For my part I waited around, as is my habit. I'm not really comfortable if I can't wait until after the plane has taken off and had a fair chance to turn around in case of immediate trouble. And there was not much to do after that except to drive home.
I was less confident in this since I'd inexplicably failed to print out reverse directions and it can be challenging in the midst of a twelve-Interchange merge and emerge to locate one's spot and reverse the flow of directions correctly, but I was also aided by my confidence that if all else failed all I really had to do was keep driving south and I would eventually run out of Brooklyn, from which I could get to the Verrazano Narrows Bridge and Staten Island. From Staten Island even if I get lost I just have to keep heading west and eventually I'll reach New Jersey, with many options for getting home: the Turnpike, the Parkway, and Route 9, for example. While I was none too confident that I knew my way, I did know that I couldn't really get irrecoverably lost.
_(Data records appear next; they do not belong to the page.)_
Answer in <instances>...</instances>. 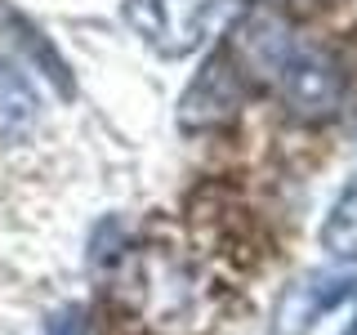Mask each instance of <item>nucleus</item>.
Here are the masks:
<instances>
[{
	"label": "nucleus",
	"mask_w": 357,
	"mask_h": 335,
	"mask_svg": "<svg viewBox=\"0 0 357 335\" xmlns=\"http://www.w3.org/2000/svg\"><path fill=\"white\" fill-rule=\"evenodd\" d=\"M232 59L245 76H259L277 89V98L304 121H326L344 107L349 76L326 50L308 45L295 27L273 9H250L228 40Z\"/></svg>",
	"instance_id": "1"
},
{
	"label": "nucleus",
	"mask_w": 357,
	"mask_h": 335,
	"mask_svg": "<svg viewBox=\"0 0 357 335\" xmlns=\"http://www.w3.org/2000/svg\"><path fill=\"white\" fill-rule=\"evenodd\" d=\"M245 89H250V76L241 72V63L223 45L215 59H206V67L192 76L183 103H178V126L183 130H215V126L237 121V112L245 103Z\"/></svg>",
	"instance_id": "2"
},
{
	"label": "nucleus",
	"mask_w": 357,
	"mask_h": 335,
	"mask_svg": "<svg viewBox=\"0 0 357 335\" xmlns=\"http://www.w3.org/2000/svg\"><path fill=\"white\" fill-rule=\"evenodd\" d=\"M126 22L161 59H183L206 40L210 0H126Z\"/></svg>",
	"instance_id": "3"
},
{
	"label": "nucleus",
	"mask_w": 357,
	"mask_h": 335,
	"mask_svg": "<svg viewBox=\"0 0 357 335\" xmlns=\"http://www.w3.org/2000/svg\"><path fill=\"white\" fill-rule=\"evenodd\" d=\"M344 299H357V277H304V282L286 286L277 299V335H308L321 313H331Z\"/></svg>",
	"instance_id": "4"
},
{
	"label": "nucleus",
	"mask_w": 357,
	"mask_h": 335,
	"mask_svg": "<svg viewBox=\"0 0 357 335\" xmlns=\"http://www.w3.org/2000/svg\"><path fill=\"white\" fill-rule=\"evenodd\" d=\"M36 112H40V103L31 94V85L0 59V148L27 139L36 130Z\"/></svg>",
	"instance_id": "5"
},
{
	"label": "nucleus",
	"mask_w": 357,
	"mask_h": 335,
	"mask_svg": "<svg viewBox=\"0 0 357 335\" xmlns=\"http://www.w3.org/2000/svg\"><path fill=\"white\" fill-rule=\"evenodd\" d=\"M0 22H5L9 36H14L22 50H27V59H36V63H40V72L50 76V85L59 89L63 98H72V94H76L72 72H67V63L59 59V50H54V45L45 40V31H40V27H31V22L22 18V14H14V9H5V5H0Z\"/></svg>",
	"instance_id": "6"
},
{
	"label": "nucleus",
	"mask_w": 357,
	"mask_h": 335,
	"mask_svg": "<svg viewBox=\"0 0 357 335\" xmlns=\"http://www.w3.org/2000/svg\"><path fill=\"white\" fill-rule=\"evenodd\" d=\"M321 251L340 264H357V179L344 184V193L335 197L326 223H321Z\"/></svg>",
	"instance_id": "7"
},
{
	"label": "nucleus",
	"mask_w": 357,
	"mask_h": 335,
	"mask_svg": "<svg viewBox=\"0 0 357 335\" xmlns=\"http://www.w3.org/2000/svg\"><path fill=\"white\" fill-rule=\"evenodd\" d=\"M45 335H94V331H89L85 308H63V313H54V318H50Z\"/></svg>",
	"instance_id": "8"
}]
</instances>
So, naturally, I didn't get lost at all and had no trouble navigating my way back. Getting to the Verrazano was the only really unsure part; from that part I knew the way thanks to driving my parents to and from Kennedy and from my own trips there. While I was getting tired --- and thirsty --- after all this driving I didn't actually stop for anything until pretty near 10 pm, which saw me none too far from home again. The timing of this incidentally corresponds not too badly with when bunny_hugger's flight, approximately, finished, which should settle something for all the people who say it's really faster to just drive out a thousand miles than take a plane what with all the hassles of airport-ness. I got home safe and sound to a house already asleep, and I got to sleep before too long myself.
The next day I got an e-mail from my brother, talking about how he'd liked meeting bunny_hugger, and how my father was speculating about whether I'd run off to Michigan. My father, apparently, was speculating that since he hadn't seen or heard anything from me in a while then perhaps I was just gone altogether. Perhaps I should have woken him when I got back home, but I was filled too much with how happy I was. And before long was the e-mail that she'd got home safely.
Trivia: In the original design for LaGuardia airport, passengers had no need to enter a terminal. They could instead take the Skywalk and walk up to their planes. Source: Naked Airport, Alastair Gordon.
Currently Reading: 1939: The Lost World Of The Fair, David Gelernter. The heck? From an Author's Note at the start: This is a history book, but the characters are made up. The words they speak reflect long discussions with many people who remember the fair; in some cases, my characters speak actual phrases ``from real life'' verbatim. You're making up people to deliver the verbatim reminiscences of the real people you actually interviewed? You're not writing your memoirs here, David. You should stick to stuff that actually happened.